_TEXT SECTION_:
Product: All SDC versions that support Data Format Excel
Scenario:
We have an excel sheet that is an input as Whole file to Directory / HDFS origin. We want to run some basic formatting on all the worksheets and eliminate some unwanted data before writing to the endpoint.
Goal:
Format Excel files before loading to endpoint
Data Format : Excel
i. Eliminate the first 2 rows (completely ignore) and process from the 3rd row
ii. Pick column values A,B,C and M for first row and D,E,F,I,J,K,L columns from row 2 onwards.

The above is a screenshot of one of the worksheets in the SampleExcel2.xlsx file attached to this article
What we want to do here is to skip rows 1,2 and columns A,B,C in all worksheets and write the remaining columns and rows to the endpoint
Solution:
Please refer to attachments to this KB which has a sample input sheet, screenshots of sample output, and 2 example pipeline JSON files to handle this.
There are 2 ways of handling this. One is using the groovy script and the other is using an EL evaluator. I have uploaded the sample pipeline for both methods.
+ We integrated a groovy script and saw it was working for a single sheet.
+ Here is a code change you need to make to your current groovy evaluator to make it work for
multiple sheets
Groovy Evaluator ->> Groovy
Init Script :
sdc.state['currentFile'] = ""
sdc.state['worksheet'] = ""
sdc.state['lineNum'] = 0
Script :
// Sample Groovy code
records = sdc.records
for (record in records) {
try {
// initialize, so we work correctly on the first file.
// do this for the first record of the first file only.

_PROBLEM SET_:
(A) What does the Excel formatting article say about each of the following?
(i) Which rows are to be skipped in all worksheets?
(ii) What are the two ways of handling the formatting?
(iii) What value does the init script give sdc.state['lineNum']?
(B) Can you translate this sentence from the Excel formatting article into Spanish: "We want to run some basic formatting on all the worksheets and eliminate some unwanted data before writing to the endpoint."
(C) How would the Excel formatting article go on after its last line? Write the next part.

_DATA EXCERPT_:
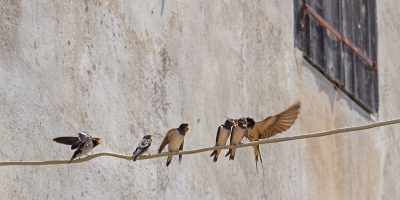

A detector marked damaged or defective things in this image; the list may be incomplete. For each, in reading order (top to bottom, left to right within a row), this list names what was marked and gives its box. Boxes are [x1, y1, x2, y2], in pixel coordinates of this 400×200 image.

rusty window bar [300, 0, 378, 74]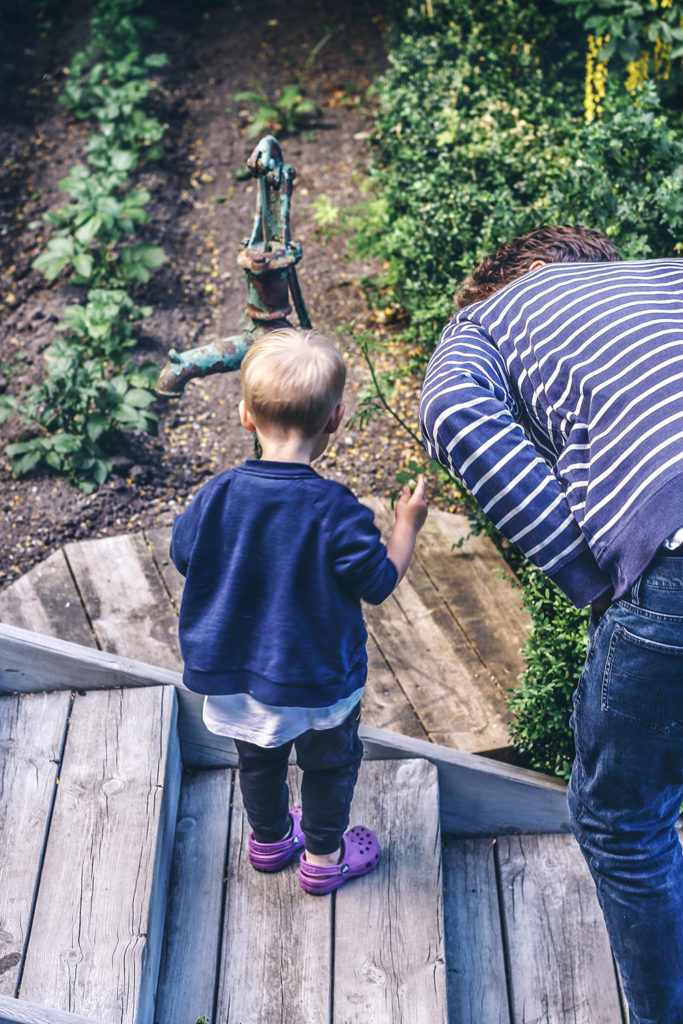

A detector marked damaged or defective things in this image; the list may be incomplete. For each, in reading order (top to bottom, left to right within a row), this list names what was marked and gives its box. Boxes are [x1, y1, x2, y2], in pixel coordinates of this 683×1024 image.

_THE REPLIES_:
(A)
(i) Rows 1 and 2.
(ii) Using the groovy script or using an EL evaluator.
(iii) 0.

(B) Queremos aplicar un formato básico a todas las hojas de cálculo y eliminar algunos datos no deseados antes de escribir en el destino.

(C)
if(sdc.state['currentFile'].equals("")) {
sdc.state['currentFile'] = record.attributes['file'];
}
if(sdc.state['worksheet'].equals("")) {
sdc.state['worksheet'] = record.attributes['worksheet'];
}
if(sdc.state['currentFile'].equals(record.attributes['file'])) {
if (sdc.state['worksheet'].equals(record.attributes['worksheet']))
{
if(sdc.state['lineNum'] < 2) { // number of records to skip. <<<<<<<<<<<<< THIS WILL CHANGE BASED ON NUMBER OF LINES YOU WANT TO SKIP
++sdc.state['lineNum'];
sdc.log.info("CASE 13303: currentFile {} worksheet {} lineNum {} " ,sdc.state['currentFile'],
sdc.state['worksheet'], sdc.state['lineNum']);
continue; // skip this record
}
} else {
sdc.state['worksheet'] = record.attributes['worksheet'];
sdc.state['lineNum'] = 1;
continue; // skip this record
}
} else {
sdc.log.info("CASE 13303: {} set to {}", sdc.state['currentFile'], record.attributes['file']);
sdc.state['currentFile'] = record.attributes['file'];
sdc.state['worksheet'] = record.attributes['worksheet'];
sdc.state['lineNum'] = 0;
}
// Write a record to the processor output
sdc.output.write(record);
} catch (e) {
// Write a record to the error pipeline
sdc.log.error(e.toString(), e)
sdc.error.write(record, e.toString())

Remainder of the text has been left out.